Everything from the right to dividends to the right to sue.

Illustration of voting box with ballot

Spring is when a young (or old) investor’s fancy turns to love—and proxy voting. If you own shares in individual stocks, you’ll probably start receiving proxy solicitations soon. These voting forms are the most concrete reminder of shareholders’ rights and responsibilities with regard to the companies they invest in.

In this article, I’ll explain the legal privileges you have as a shareholder and how to exercise them.

The Basics

In some ways, owners of common stock are at the bottom of the ladder. Bondholders are first in line to receive interest and principal payments from a company’s assets. Preferred stockholders rank second and receive dividend payments before common stockholders. Common stock shareholders are last to be paid in the event of a bankruptcy. Instead, they have a residual interest in the company’s equity, which is the amount left over after subtracting total liabilities from total assets.

Technically, shareholders don’t legally own the corporation. Instead, they own securities that give them a claim on the company’s equity and dividends paid to common shareholders. It’s also important to note that shareholders aren’t responsible for managing the company. That role is explicitly given to the board of directors, which then appoints executive officers to run the company’s day-to-day business operations.

The 10 Most Important Shareholder Rights

  1. The right to receive dividends, if any. Companies have broad discretion in how they allocate capital, and the board of directors typically weighs in on whether to reinvest profits, pay down debt, make acquisitions, repurchase shares, or pay a dividend. If the board decides to pay a dividend, every shareholder of record is entitled to receive the per-share dividend amount multiplied by the number of shares owned.

(RECORDED DATA)
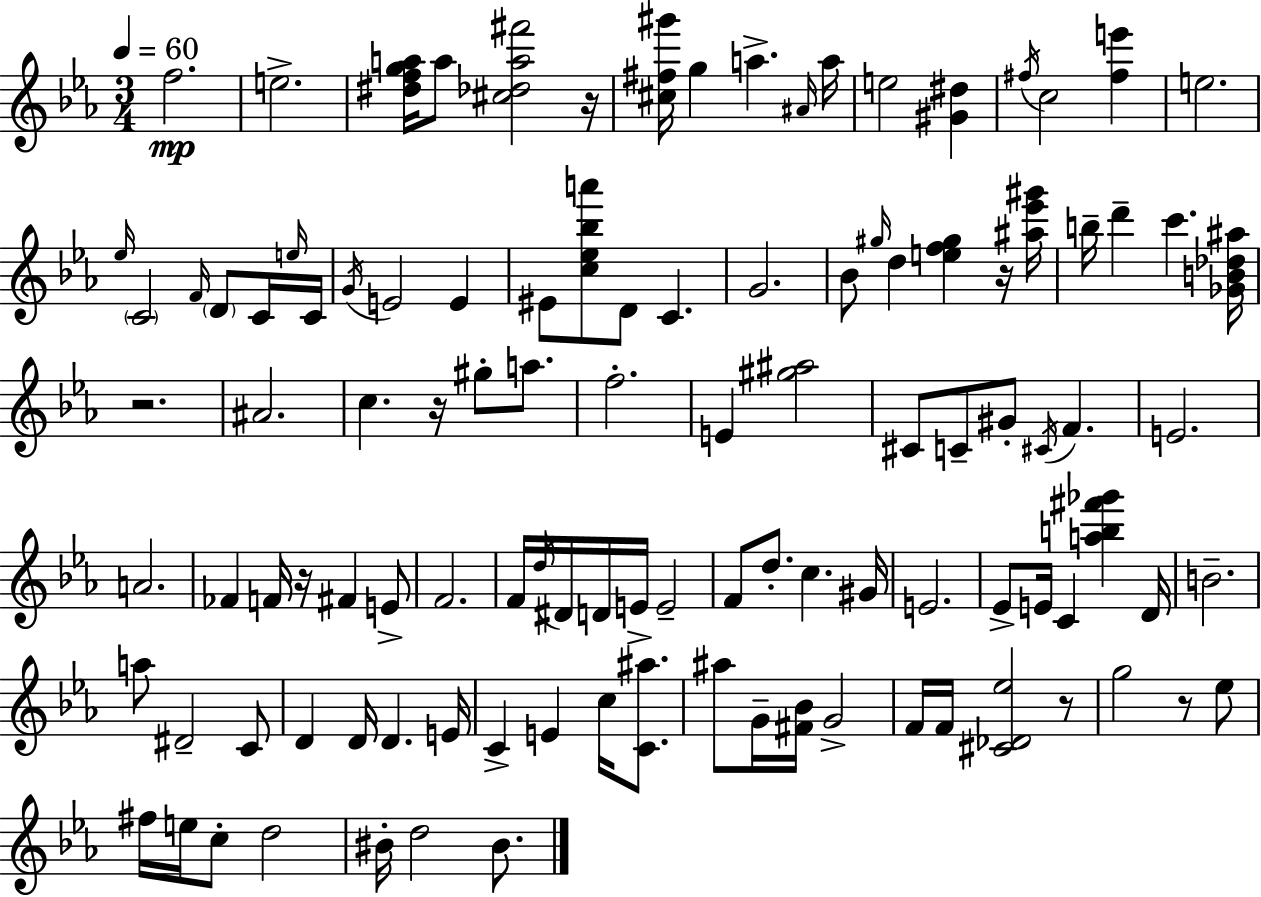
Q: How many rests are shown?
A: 7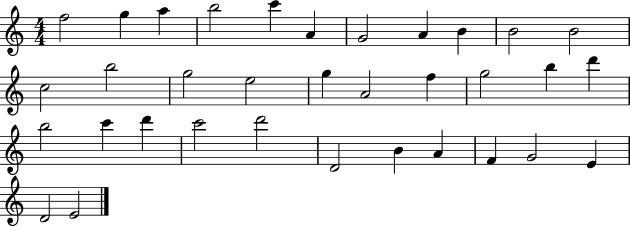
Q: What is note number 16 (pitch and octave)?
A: G5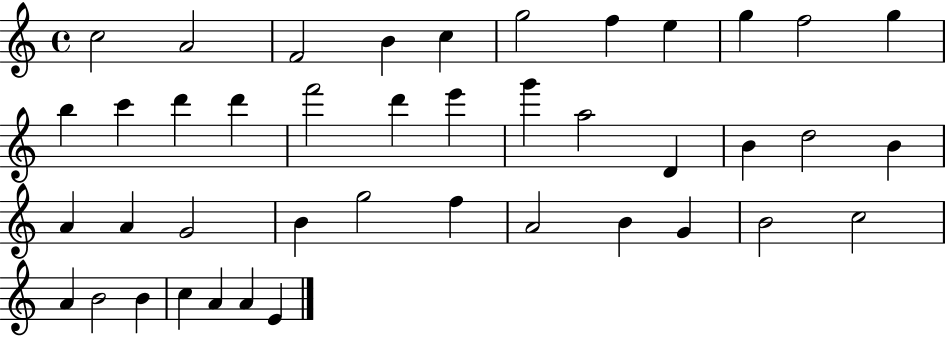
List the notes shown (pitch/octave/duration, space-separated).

C5/h A4/h F4/h B4/q C5/q G5/h F5/q E5/q G5/q F5/h G5/q B5/q C6/q D6/q D6/q F6/h D6/q E6/q G6/q A5/h D4/q B4/q D5/h B4/q A4/q A4/q G4/h B4/q G5/h F5/q A4/h B4/q G4/q B4/h C5/h A4/q B4/h B4/q C5/q A4/q A4/q E4/q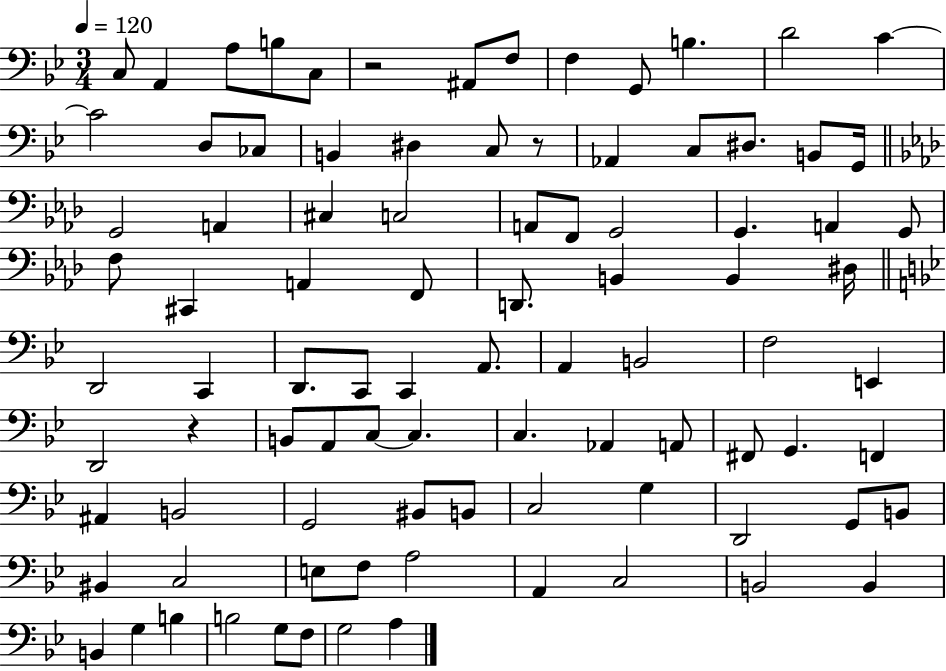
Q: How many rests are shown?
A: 3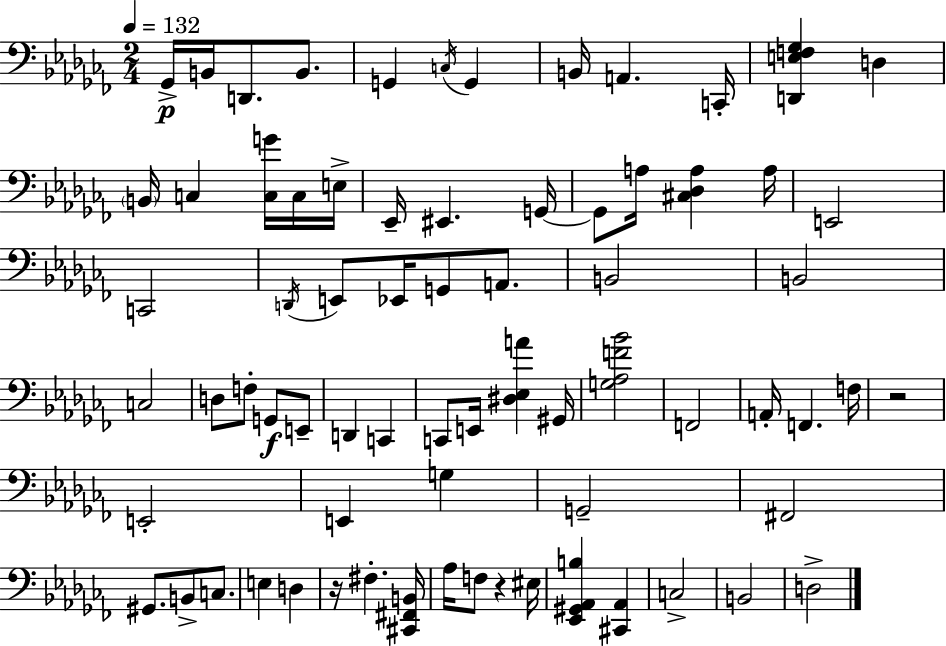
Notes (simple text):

Gb2/s B2/s D2/e. B2/e. G2/q C3/s G2/q B2/s A2/q. C2/s [D2,E3,F3,Gb3]/q D3/q B2/s C3/q [C3,G4]/s C3/s E3/s Eb2/s EIS2/q. G2/s G2/e A3/s [C#3,Db3,A3]/q A3/s E2/h C2/h D2/s E2/e Eb2/s G2/e A2/e. B2/h B2/h C3/h D3/e F3/e G2/e E2/e D2/q C2/q C2/e E2/s [D#3,Eb3,A4]/q G#2/s [G3,Ab3,F4,Bb4]/h F2/h A2/s F2/q. F3/s R/h E2/h E2/q G3/q G2/h F#2/h G#2/e. B2/e C3/e. E3/q D3/q R/s F#3/q. [C#2,F#2,B2]/s Ab3/s F3/e R/q EIS3/s [Eb2,G#2,Ab2,B3]/q [C#2,Ab2]/q C3/h B2/h D3/h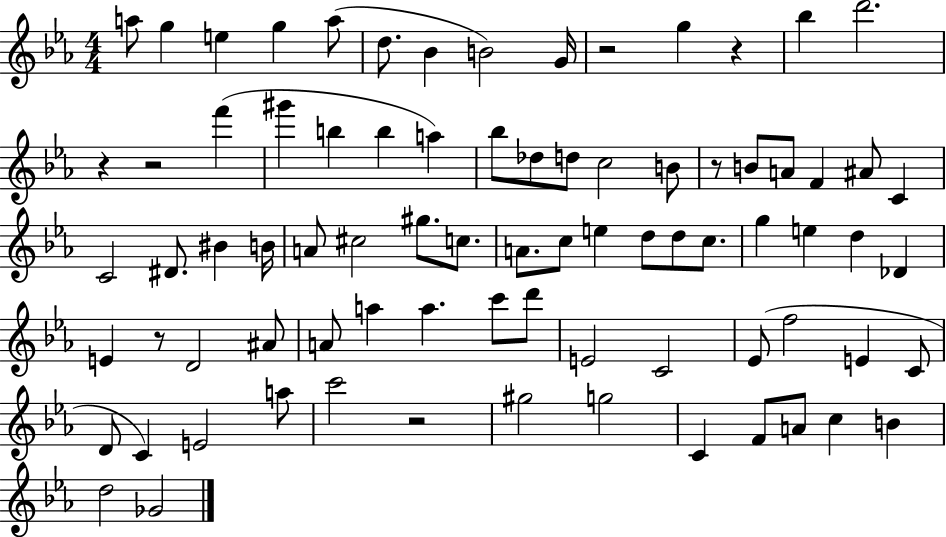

(GIVEN EXERCISE 1)
In the article on shareholder rights, which group is explicitly given the role of managing the company?
(GIVEN EXERCISE 2)
Write the next part of the article on shareholder rights, picking up after its last sentence.
The listing is separate material, apart from the article on shareholder rights.

(TASK RESULT 1)
The board of directors manages the company and appoints executive officers to run day-to-day operations.

(TASK RESULT 2)
  2. The right to information. Under most state laws, shareholders have the right to view a company’s books and records, as well as its charter, bylaws, minutes from board meetings, and list of shareholders of record. Under federal securities laws, companies must provide shareholders with a comprehensive set of quarterly and annual financial reports, as well as many other required disclosures.
  3. The right to elect directors. Members of the board of directors play a critical role, which is to guide the company, make sure it’s in compliance with legal requirements, and manage the business on behalf of shareholders. They also have fiduciary duties to protect the company’s interests and to act in the best interest of shareholders. As part of the proxy process, shareholders can either cast a vote for a proposed director or withhold their votes (but typically can’t vote against a candidate). Under most state laws, directors are elected by a plurality vote, meaning that candidates can still be elected even if they didn’t receive a majority of the votes cast.
  4. The right to nominate directors. The SEC adopted new “proxy access” rules in 2010, which allow shareholders to nominate candidates for the board of directors. Nominating shareholders are required to hold shares representing at least 3% of the voting power of the company’s securities, with the shares being held for at least three years. Shareholders may nominate no more than one nominee or a slate of nominees representing up to 25% of the company’s board of directors, whichever is greater.
  5. The right to vote on major issues affecting the company. Shareholders are allowed to vote on any fundamental changes to the company that affect its structure, such as changes to its charter or bylaws, an acquisition by another company, a merger of two companies that become a new company, a material sale of corporate assets, or the disbanding of the company (unless initiated by the government).
  6. The right to provide an advisory opinion on executive pay. As part of the Dodd-Frank overhauls enacted in 2010, publicly traded companies are required to provide shareholders with an advisory vote on executive compensation (also known as Say on Pay) at least once every three years. Shareholders are asked to vote on the pay of company’s chief executive officer, chief financial officer, and at least three other most highly compensated executive officers. However, Say-on-Pay votes are nonbinding; the company or board doesn’t need to take any specific action based on these votes.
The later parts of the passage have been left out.